== DIRECTIVES ==
**A.** List every name that appears in the forum discussion about hones, including usernames.
**B.** Decide whether each statement below agrees with the forum discussion about hones. Answer yes or no for each and quote the words of the discussion that settle it.
(i) The first post holds that sawed pieces 20 to 30 mm thick would be strong enough.
(ii) TM280 finds slate unattractive to look at.
(iii) Most of the bouts in the pictured batch were good razor hones.
**C.** Continue the forum discussion about hones from the point where it stops.

== QUOTED PASSAGE ==

• • • • • • •

But how raw is raw? It's a real crap-shoot with these rocks, trying to make hones from them. We saw that even Maurice can't foresee where a rock is going to split. But something that I think could work well is selling the sawed pieces before they are glued to slate (maybe slightly thicker pieces, but I believe that 20-30 mm is more than strong enough). Here is a picture of bouts waiting to be glued. Most of them were too small to be very good razor hones, but that is just a selection question. No slate equals less work and less materials cost. And I, for one, would rather purchase something like these.


Rawbouts_Ardennes.JPG


regards,
Torolf
 

altshaver

Well-Known Member
TM280, out of curiosity, what do you dislike so much about slate? Do you just prefer the more natural feel of combination stone? Thanks in advance.
 

TM280

Well-Known Member
I think it is the density of it. Visually, I think it is a beautiful stone type, an excellent uniform black. I would like to have it on my steps, for example. But when I pick up a coticule with slate backing it always feels unbalanced to me.

• • • • • • •

== DATASET ENTRIES ==
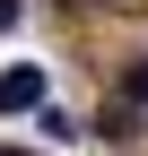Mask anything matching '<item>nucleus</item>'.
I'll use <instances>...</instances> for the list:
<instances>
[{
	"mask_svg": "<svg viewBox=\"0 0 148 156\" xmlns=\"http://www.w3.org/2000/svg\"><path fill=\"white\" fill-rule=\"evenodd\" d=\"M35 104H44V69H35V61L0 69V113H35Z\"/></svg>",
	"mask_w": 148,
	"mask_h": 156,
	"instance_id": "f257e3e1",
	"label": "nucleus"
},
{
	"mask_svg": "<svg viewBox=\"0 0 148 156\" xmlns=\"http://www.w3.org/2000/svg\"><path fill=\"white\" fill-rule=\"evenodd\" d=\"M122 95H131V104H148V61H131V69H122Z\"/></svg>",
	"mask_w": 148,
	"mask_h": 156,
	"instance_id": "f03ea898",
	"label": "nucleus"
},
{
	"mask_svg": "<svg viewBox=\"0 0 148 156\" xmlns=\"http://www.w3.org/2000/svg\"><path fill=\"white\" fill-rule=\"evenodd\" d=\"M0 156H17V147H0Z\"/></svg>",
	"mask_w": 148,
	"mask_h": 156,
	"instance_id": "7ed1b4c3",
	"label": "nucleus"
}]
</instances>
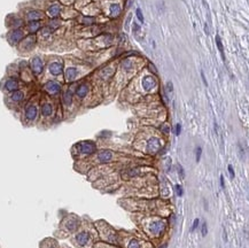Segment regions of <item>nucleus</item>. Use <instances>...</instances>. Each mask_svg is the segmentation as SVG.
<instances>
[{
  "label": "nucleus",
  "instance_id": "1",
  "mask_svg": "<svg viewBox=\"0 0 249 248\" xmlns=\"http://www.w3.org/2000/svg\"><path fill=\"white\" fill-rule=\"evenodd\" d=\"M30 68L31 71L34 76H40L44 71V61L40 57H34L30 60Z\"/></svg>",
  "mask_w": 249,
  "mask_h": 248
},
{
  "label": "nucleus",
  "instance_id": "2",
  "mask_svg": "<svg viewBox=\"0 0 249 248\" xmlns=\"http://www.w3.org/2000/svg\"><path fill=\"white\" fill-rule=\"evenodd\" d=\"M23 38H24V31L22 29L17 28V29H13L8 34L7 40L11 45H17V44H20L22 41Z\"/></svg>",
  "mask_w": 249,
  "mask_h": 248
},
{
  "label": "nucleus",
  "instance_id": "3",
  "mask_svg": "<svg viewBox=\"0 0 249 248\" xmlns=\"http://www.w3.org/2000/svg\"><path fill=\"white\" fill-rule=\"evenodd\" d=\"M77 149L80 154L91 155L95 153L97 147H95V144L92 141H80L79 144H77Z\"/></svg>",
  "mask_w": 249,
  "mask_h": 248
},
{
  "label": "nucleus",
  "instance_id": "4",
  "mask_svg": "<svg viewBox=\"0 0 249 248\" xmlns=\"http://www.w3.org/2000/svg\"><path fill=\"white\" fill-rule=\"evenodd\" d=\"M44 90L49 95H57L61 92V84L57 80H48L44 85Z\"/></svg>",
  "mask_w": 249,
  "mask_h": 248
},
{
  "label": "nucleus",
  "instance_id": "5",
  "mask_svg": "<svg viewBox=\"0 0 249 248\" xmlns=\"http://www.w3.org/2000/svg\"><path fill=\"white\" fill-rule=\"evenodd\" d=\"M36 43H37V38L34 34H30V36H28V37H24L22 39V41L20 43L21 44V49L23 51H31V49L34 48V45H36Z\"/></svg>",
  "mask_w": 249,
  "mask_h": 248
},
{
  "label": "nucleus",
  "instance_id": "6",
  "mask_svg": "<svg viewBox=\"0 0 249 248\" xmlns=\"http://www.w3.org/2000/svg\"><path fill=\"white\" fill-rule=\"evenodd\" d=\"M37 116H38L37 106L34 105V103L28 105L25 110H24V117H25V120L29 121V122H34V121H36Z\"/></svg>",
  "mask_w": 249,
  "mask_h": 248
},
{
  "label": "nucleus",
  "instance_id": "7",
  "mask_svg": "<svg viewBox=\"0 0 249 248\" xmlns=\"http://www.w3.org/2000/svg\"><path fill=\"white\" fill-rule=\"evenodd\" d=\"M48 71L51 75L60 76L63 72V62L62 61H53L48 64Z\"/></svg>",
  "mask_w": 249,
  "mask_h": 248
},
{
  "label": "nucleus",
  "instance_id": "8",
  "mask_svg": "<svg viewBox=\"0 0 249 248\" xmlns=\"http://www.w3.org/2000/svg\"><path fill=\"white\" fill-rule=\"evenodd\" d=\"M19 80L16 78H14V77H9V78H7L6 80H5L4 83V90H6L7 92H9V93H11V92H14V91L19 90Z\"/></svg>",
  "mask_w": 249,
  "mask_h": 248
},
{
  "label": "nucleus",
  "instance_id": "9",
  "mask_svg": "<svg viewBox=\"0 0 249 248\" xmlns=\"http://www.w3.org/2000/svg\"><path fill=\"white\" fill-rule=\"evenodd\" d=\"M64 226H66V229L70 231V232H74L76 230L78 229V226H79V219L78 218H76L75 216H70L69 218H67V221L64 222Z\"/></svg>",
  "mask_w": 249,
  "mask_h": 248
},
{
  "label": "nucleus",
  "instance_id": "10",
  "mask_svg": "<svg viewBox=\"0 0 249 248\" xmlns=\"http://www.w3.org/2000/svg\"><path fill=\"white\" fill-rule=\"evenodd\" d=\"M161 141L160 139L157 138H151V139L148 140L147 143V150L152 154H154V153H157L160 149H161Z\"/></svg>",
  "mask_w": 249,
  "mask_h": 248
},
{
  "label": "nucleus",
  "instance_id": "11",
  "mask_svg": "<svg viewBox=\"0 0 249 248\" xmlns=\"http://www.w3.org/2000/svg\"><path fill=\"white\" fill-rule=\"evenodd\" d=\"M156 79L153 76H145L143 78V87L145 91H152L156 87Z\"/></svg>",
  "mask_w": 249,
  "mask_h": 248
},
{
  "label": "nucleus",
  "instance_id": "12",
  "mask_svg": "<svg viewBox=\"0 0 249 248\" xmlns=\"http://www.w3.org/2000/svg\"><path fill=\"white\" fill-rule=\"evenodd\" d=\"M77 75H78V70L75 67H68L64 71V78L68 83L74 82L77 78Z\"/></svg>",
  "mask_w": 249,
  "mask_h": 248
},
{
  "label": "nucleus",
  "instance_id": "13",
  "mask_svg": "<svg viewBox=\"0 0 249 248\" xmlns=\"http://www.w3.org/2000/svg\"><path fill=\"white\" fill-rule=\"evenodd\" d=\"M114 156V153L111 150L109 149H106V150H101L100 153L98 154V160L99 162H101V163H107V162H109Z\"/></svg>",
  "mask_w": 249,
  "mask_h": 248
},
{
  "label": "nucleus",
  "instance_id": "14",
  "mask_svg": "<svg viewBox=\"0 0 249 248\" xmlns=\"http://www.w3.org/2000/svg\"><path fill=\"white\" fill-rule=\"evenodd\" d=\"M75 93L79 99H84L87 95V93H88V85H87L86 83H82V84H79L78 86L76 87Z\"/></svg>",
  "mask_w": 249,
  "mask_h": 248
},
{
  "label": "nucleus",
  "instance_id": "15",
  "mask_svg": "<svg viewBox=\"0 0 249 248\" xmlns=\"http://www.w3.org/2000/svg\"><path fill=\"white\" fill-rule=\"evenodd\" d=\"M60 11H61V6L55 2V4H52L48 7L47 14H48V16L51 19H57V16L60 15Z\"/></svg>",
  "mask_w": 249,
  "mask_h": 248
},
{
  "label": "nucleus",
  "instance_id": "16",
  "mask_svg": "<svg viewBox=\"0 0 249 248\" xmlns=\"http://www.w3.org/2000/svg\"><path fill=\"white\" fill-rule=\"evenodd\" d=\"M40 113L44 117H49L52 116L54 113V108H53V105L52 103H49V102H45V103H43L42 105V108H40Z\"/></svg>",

• • • • • • •

== TASK-BY-TASK RESULTS ==
**A.** Maurice, Torolf, altshaver, TM280

**B.**
(i) Yes: "I believe that 20-30 mm is more than strong enough"
(ii) No: "Visually, I think it is a beautiful stone type, an excellent uniform black."
(iii) No: "Most of them were too small to be very good razor hones"

**C.**
I guess I could try lapping it down to a thinner profile, making it smoother as well...

regards,
Torolf
 

DJKELLY

Well-Known Member
Hi Tor,

Sounds to me like you have been spoiled by the natural coticule's feel and heft, something many of us have never experienced. Wish I had made it to the mine.

Your expectant friend, Denny
 

TM280

Well-Known Member
Hi Denny,

Yes, I guess I sound spoiled...My first coticule was a natural combo, then I bought a slate-backed. At that time it was an advantage since I was still honing on the table. The slate stayed put much better than the lighter combo. I think the real change in my perception came when I started honing with the stone in my hand. Suddenly, my combo felt like a sports car and the slate-backed like a sled...

Strangely enough, the long Les Latneuses I made from another raw rock also gives me some trouble due to its weight. It is about 28 mm thick (but due to an unfortunate chip has to be lapped down a couple of mm now...). I also have a long coticule in a vintage paddle. I have been meaning to take it out of the wood for much the same reasons, though it isn't heavy there is a good deal of bulk to manage during honing.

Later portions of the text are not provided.